At the start of 2020, a barrel of WTI cost around $60.

Shortly after 1:40 p.m. ET on Monday, a barrel was trading for less than $2 — the lowest price the WTI futures market has ever seen.

The plummeting price of WTI is driven by a trading contract deadline; oil traders have until Tuesday to sell off the current futures contract. Other types of crude, without a deadline coming up that quickly, have not dropped nearly so sharply.

But in general, crude oil prices are very low and continue to fall. Brent, an international benchmark, is in the mid-$20s and fell more than 6% on Monday.

Oil-producing countries and companies are trying to reduce their output, but they can’t keep pace with the extremely rapid drop in global demand, as the world economy hits the brakes.

That’s creating a massive oversupply of oil and raising concerns about where buyers will be able to physically store it all.

Many investors appeared to have been misled by what appeared to be a very low oil price and to have failed to take into consideration the expiry of oil future contracts, which takes place each month, Commerzbank analyst Carsten Fritsch said.

When a futures contract expires, traders must decide whether to take delivery or roll positions into an upcoming contract.

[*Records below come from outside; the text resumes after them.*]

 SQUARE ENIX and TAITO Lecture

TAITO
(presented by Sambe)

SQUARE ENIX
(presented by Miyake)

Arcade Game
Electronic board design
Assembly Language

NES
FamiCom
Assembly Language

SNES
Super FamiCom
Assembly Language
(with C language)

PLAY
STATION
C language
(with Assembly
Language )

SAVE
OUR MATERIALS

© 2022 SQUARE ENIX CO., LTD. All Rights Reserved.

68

Usually, this process is relatively uncomplicated, but the May contract’s decline reflects worries about an inordinate glut of supply.

The volume of oil held in US storage, especially at the Cushing delivery point for the WTI contract in Oklahoma, is rising as refiners throttle back activity in the face of weak demand.

Crude stockpiles at Cushing rose 9 per cent in the week to April 17, totalling around 61 million barrels, market analysts said, citing a Monday report from Genscape.

Oil in floating tanker storage is also estimated at a record 160 million barrels.